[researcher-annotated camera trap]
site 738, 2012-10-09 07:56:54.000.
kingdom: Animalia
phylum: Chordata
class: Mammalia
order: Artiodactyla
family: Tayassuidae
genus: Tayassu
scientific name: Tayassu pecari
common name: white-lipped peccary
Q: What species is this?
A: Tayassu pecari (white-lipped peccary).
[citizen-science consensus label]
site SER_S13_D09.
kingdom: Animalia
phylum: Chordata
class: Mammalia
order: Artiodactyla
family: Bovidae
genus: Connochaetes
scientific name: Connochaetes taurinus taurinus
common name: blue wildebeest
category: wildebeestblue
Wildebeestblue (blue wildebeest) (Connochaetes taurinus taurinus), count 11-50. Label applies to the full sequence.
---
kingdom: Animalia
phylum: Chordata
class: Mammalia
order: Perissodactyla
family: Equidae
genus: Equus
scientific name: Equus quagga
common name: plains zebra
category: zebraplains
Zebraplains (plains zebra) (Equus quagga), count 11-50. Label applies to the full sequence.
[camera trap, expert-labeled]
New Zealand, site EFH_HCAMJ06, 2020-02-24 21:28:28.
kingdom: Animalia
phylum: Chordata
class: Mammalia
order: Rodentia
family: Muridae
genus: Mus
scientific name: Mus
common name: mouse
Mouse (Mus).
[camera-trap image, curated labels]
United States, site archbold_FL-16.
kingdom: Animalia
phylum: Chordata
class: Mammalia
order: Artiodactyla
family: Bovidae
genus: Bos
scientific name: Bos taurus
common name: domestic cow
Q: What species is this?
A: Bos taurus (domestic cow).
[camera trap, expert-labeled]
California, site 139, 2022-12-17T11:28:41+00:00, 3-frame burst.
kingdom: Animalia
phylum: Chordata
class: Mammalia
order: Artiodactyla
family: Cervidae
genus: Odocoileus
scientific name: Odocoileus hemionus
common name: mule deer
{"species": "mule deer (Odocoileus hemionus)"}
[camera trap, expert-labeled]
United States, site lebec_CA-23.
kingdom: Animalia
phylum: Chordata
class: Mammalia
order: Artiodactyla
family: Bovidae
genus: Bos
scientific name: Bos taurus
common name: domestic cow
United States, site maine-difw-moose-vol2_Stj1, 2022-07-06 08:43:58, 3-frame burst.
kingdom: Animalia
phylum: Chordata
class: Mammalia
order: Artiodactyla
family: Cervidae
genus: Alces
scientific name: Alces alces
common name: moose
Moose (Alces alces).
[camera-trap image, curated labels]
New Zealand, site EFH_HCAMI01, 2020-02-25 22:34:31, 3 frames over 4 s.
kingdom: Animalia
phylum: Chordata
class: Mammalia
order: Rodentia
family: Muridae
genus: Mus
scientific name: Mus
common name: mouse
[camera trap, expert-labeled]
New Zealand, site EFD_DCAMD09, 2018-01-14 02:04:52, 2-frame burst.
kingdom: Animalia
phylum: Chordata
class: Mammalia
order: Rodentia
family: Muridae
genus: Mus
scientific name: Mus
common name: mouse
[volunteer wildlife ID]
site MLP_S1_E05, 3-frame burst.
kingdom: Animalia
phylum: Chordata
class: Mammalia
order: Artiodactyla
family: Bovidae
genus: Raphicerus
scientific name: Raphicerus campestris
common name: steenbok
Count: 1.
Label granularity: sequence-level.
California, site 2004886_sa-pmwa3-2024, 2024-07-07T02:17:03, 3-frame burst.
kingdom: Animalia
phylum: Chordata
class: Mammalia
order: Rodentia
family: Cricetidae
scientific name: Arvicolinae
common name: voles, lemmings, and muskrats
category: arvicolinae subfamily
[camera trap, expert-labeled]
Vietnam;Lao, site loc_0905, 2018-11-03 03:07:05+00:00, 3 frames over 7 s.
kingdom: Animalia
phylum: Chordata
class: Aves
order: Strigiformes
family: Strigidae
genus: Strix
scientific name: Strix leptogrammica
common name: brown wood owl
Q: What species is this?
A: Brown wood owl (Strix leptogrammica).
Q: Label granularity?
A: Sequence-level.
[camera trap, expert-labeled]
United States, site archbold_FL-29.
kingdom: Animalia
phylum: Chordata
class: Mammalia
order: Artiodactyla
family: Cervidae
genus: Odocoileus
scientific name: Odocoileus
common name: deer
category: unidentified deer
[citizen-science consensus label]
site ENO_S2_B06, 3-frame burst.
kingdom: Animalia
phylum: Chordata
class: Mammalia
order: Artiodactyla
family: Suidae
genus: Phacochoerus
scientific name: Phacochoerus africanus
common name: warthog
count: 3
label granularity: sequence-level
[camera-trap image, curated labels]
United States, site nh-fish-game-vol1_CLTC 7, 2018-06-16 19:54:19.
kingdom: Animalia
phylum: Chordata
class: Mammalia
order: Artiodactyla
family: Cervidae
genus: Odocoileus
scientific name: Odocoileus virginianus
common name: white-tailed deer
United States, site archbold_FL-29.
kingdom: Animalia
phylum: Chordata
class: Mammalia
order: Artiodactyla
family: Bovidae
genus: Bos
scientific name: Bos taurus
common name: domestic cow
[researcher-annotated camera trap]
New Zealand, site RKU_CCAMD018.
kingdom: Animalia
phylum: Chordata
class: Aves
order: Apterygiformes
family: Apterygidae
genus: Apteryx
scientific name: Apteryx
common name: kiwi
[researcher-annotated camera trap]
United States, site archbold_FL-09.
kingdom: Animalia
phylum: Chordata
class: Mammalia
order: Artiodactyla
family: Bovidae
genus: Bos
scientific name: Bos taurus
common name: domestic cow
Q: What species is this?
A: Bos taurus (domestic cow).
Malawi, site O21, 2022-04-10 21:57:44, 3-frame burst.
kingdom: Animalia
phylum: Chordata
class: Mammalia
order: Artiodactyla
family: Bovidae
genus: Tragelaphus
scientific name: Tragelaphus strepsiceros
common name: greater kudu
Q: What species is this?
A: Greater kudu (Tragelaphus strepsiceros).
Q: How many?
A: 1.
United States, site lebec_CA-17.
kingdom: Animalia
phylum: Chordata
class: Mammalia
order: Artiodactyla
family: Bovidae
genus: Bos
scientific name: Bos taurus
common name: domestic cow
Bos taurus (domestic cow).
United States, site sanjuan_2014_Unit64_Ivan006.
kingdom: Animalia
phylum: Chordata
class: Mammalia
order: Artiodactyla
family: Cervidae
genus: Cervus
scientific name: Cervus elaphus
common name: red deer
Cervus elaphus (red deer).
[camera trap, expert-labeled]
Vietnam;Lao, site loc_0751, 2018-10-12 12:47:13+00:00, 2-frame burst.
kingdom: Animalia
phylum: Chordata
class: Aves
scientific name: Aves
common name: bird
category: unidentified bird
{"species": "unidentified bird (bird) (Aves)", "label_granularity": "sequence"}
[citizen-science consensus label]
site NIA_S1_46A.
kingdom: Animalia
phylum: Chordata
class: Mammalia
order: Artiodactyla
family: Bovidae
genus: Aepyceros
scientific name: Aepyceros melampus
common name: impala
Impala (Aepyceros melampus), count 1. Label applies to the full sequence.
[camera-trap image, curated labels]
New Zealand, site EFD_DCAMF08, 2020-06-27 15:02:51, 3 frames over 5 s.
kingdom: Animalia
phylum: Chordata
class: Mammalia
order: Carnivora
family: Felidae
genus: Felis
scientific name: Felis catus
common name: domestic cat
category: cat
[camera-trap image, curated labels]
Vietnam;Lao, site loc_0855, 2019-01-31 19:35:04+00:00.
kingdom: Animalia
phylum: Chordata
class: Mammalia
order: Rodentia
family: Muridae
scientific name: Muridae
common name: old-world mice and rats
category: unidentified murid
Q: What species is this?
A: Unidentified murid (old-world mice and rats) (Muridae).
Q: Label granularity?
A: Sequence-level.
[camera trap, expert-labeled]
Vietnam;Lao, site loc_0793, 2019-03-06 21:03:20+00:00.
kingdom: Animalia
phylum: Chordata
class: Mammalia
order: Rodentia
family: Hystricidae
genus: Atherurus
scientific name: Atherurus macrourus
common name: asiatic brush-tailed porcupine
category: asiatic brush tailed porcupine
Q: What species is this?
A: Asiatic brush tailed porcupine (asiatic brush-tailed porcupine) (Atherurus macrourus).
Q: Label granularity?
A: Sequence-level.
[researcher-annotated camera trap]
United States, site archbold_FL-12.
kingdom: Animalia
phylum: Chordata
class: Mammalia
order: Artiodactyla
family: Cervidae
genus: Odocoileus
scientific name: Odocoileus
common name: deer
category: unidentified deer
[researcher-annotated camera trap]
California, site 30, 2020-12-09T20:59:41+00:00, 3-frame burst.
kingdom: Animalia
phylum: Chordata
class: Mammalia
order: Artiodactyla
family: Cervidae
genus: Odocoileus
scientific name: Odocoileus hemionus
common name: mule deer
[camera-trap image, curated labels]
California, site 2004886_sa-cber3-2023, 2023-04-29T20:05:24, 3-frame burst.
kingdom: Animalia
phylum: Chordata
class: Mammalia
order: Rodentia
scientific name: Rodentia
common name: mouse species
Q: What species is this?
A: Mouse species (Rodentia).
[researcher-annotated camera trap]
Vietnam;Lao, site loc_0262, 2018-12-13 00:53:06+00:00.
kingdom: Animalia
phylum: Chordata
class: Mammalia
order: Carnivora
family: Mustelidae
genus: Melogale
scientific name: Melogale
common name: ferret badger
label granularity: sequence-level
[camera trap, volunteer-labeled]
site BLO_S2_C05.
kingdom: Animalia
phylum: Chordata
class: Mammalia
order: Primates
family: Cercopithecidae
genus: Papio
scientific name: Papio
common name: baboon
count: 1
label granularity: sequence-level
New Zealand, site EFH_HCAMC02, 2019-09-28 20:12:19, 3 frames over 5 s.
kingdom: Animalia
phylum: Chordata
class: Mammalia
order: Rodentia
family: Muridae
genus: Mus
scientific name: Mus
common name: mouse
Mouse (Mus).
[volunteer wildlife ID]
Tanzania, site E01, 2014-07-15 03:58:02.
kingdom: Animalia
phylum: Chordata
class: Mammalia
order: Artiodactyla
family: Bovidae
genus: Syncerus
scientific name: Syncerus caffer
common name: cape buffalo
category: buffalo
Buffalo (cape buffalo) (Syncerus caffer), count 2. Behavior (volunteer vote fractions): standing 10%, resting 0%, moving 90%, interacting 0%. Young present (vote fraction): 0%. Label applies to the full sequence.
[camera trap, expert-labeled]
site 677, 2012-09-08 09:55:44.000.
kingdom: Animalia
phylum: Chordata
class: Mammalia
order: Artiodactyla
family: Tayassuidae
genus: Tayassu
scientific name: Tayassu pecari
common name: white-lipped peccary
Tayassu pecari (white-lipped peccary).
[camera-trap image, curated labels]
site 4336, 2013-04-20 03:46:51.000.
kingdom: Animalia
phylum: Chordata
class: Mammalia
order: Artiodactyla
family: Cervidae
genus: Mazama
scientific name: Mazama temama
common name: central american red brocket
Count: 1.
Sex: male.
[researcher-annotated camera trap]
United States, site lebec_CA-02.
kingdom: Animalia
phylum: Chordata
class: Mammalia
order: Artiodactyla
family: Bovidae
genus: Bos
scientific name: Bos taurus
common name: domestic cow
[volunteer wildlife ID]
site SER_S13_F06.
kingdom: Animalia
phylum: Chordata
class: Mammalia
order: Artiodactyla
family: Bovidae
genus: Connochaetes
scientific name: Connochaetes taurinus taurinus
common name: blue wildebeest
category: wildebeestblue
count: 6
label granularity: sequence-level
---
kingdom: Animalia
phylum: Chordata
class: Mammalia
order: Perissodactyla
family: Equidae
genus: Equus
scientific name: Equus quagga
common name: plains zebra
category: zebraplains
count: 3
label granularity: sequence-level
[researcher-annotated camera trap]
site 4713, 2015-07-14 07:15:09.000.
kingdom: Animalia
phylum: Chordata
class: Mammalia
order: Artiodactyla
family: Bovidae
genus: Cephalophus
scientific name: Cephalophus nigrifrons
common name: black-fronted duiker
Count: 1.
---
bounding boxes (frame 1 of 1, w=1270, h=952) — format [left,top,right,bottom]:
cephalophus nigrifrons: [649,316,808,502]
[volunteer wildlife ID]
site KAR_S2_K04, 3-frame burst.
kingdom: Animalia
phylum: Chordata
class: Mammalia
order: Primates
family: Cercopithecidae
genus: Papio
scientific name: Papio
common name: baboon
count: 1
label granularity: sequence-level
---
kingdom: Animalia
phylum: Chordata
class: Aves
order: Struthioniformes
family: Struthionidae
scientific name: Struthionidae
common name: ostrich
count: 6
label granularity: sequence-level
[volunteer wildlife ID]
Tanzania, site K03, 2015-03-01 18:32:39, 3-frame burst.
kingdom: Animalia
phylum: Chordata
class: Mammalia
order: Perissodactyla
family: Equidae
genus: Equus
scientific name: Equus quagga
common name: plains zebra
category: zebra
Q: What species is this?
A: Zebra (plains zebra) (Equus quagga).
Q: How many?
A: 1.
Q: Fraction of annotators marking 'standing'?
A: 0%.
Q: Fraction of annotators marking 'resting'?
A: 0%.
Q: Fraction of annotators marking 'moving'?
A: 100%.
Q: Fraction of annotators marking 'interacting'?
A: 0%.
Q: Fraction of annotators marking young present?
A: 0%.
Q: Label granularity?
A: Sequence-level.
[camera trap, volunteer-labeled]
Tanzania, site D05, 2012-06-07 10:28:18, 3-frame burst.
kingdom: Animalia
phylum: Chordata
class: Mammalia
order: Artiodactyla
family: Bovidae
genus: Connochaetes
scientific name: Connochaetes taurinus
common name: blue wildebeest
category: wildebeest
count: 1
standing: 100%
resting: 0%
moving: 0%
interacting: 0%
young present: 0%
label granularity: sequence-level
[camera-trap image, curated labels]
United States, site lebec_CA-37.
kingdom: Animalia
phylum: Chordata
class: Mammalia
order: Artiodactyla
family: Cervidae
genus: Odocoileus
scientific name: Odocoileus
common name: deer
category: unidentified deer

» **Exercise brief**
The answer must be every line from the records above that contains the word "over", copied in full.

» **Output for this exercise**
New Zealand, site EFH_HCAMI01, 2020-02-25 22:34:31, 3 frames over 4 s.
Vietnam;Lao, site loc_0905, 2018-11-03 03:07:05+00:00, 3 frames over 7 s.
New Zealand, site EFD_DCAMF08, 2020-06-27 15:02:51, 3 frames over 5 s.
New Zealand, site EFH_HCAMC02, 2019-09-28 20:12:19, 3 frames over 5 s.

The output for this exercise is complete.